- [Travail à faire]:
1. D'après le texte sur l'éducation, par quoi l'histoire chronologique a-t-elle été remplacée ?
2. Quels personnages presque aucun enfant n'est-il capable de classer dans le temps ?
3. De quel instrument le père de Serge Gainsbourg l'a-t-il forcé à jouer ?

- [Extrait du document]:

On ne peut apprendre que lorsqu’un adulte vous y oblige, évalue vos défauts et vos progrès, vous empêche de vous divertir ou du moins limite les temps de jeu. L’éducation nationale et la plupart des parents actuels marchent sur la tête quand ils croient à l’apprentissage des connaissances en s’amusant. Certes on peut apprendre à compter et l’alphabet quand on est tout petit avec des images d’animaux et des grosses lettres. Mais cela n’a qu’un temps ; les divisions, l’introduction des décimales, la conjugaison du verbe croire, croitre, s’émouvoir et plaindre, le subjonctif, le plus-que-parfait et l’histoire chronologique, c’est loin d’être une partie de plaisir. Et revenons enfin à l’histoire chronologique, remplacée désormais par l’histoire par thème qui fait que quasiment aucun enfant n’est capable de classer dans le temps Vercingétorix, Charles Martel, Jeanne d’ Arc, Louis XIV et Napoléon. Sans oublier que certains enseignants veulent tout bonnement supprimer ces personnages de nos cours d’histoire, pour ne pas créer de conflits inutiles avec des élèves d’origine non autochtone. Car en dehors du fait que la reconnaissance des dates et des événements permet de créer un tronc commun culturel à une nation, elle entretien aussi la mémoire de fixation. La chronologie permet aussi la réflexion, par effet puzzle, de reconstituer une suite de faits et d’en comprendre le déroulement et les conséquences. Les méthodes ludiques sont doublement une aberration de par avant tout de leur inefficacité, mais aussi parce qu’une pédagogie coercitive, on pourrait dire spartiate, forge le caractère et crée un désir de revanche quand viendra son temps. Quel est l’enfant qui n’a pas ruminé dans son coin, un « c’est pas juste ! » ou un « vous verrez quand je serai grand ! », sous-entendant « vous ne me ferez pas chier éternellement ». Pour devenir un adulte responsable, il faut avoir été intelligemment frustré dans sa jeunesse. Celui qui reçoit tout, tout de suite, sans effort et contrepartie devient un enfant gâté incapable de résister aux frustrations du monde adulte, c’est-à-dire du travail. C’est parce que son père l’a forcé à jouer du piano et lui a donné une éducation stricte à l’ancienne, que Serge Gainsbourg a pu commettre toutes ses provocations à l’âge adulte avec plus de brio qu’un rappeur de banlieue. Même en rejetant les châtiments corporels, il faut punir et contraindre pour éduquer.

- [Extraits de données]:

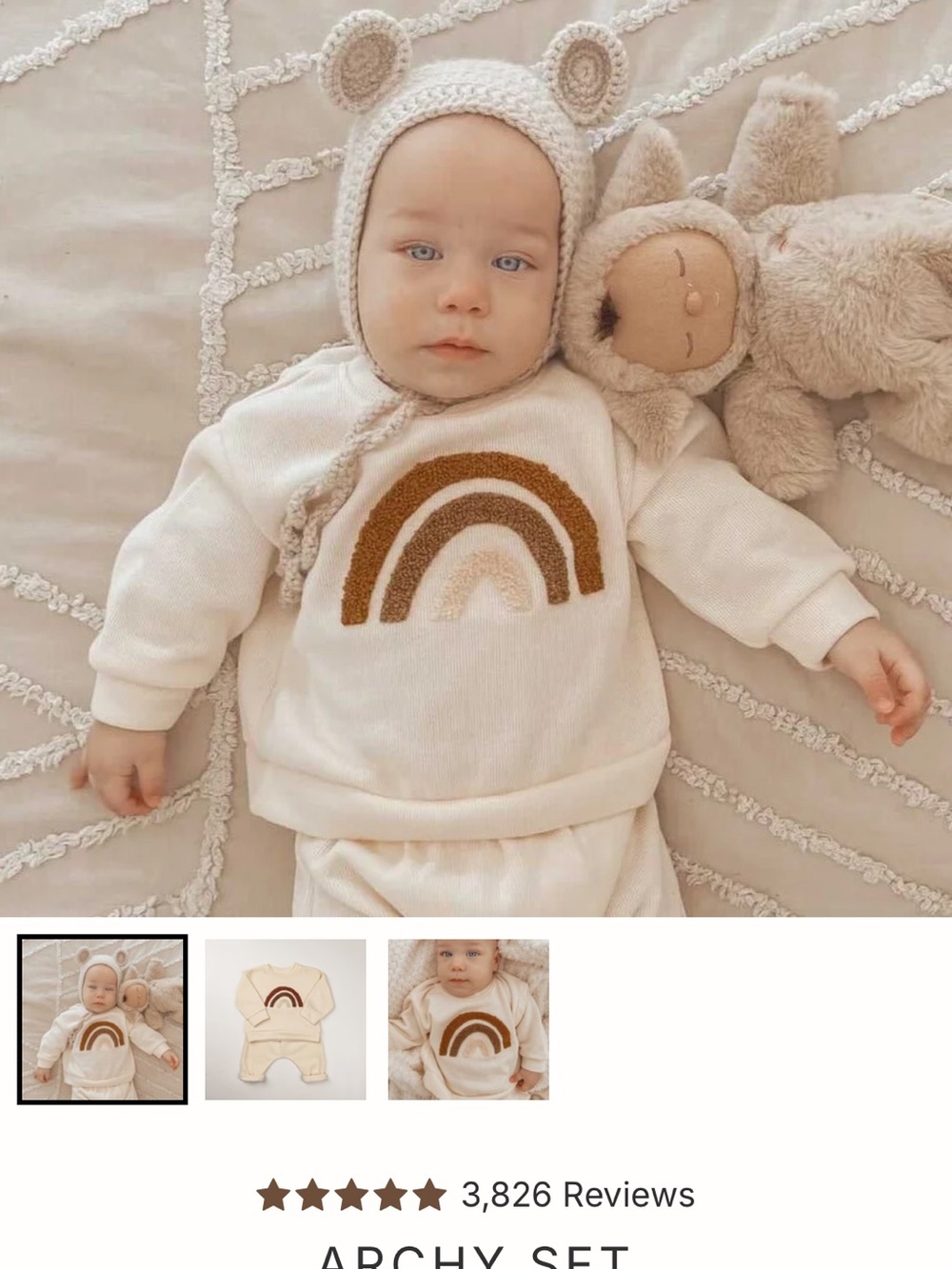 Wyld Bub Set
--
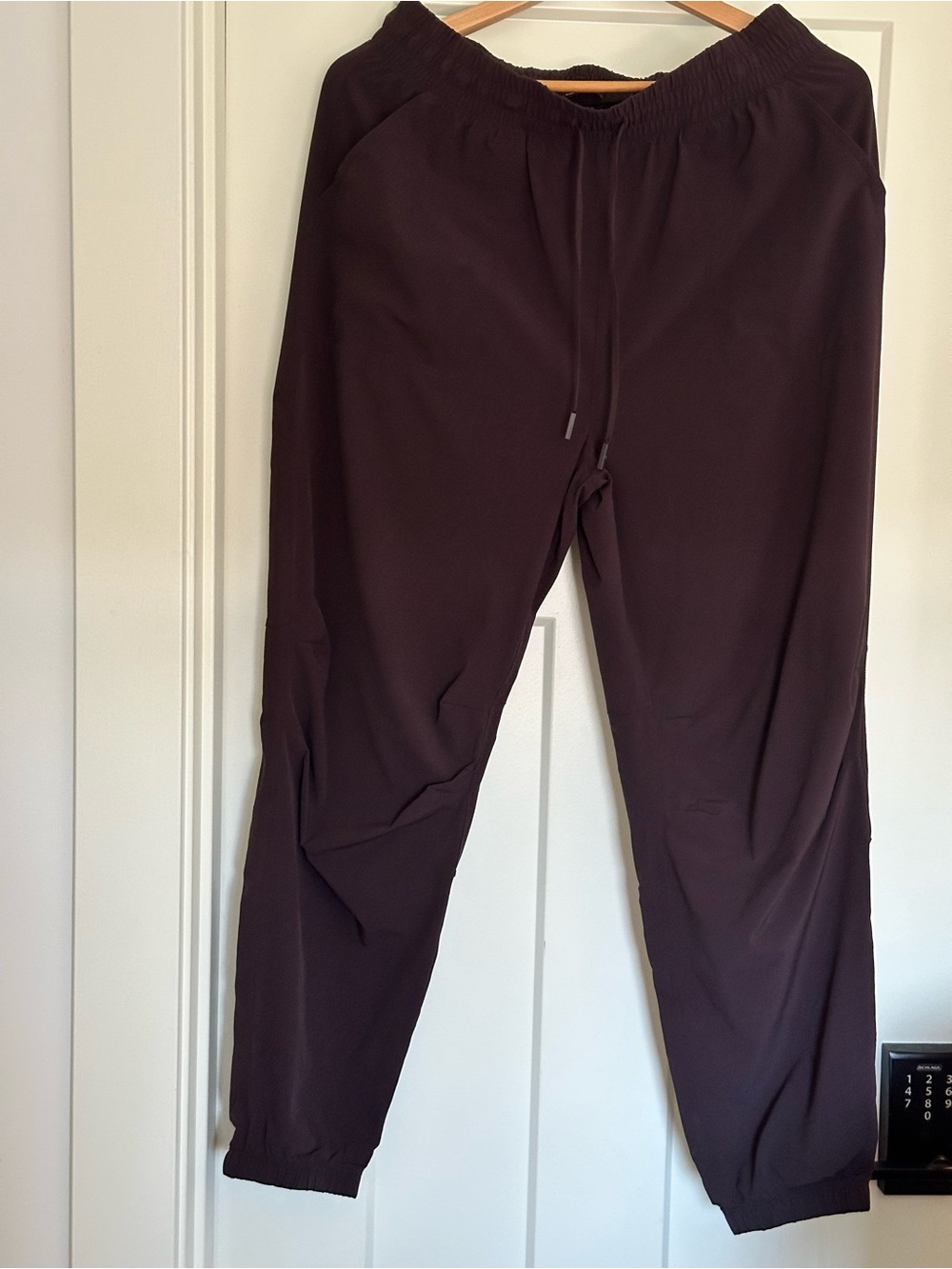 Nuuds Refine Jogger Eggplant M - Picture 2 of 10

- [Résultat]:
1. Par l'histoire par thème.
2. Vercingétorix, Charles Martel, Jeanne d'Arc, Louis XIV et Napoléon.
3. Du piano.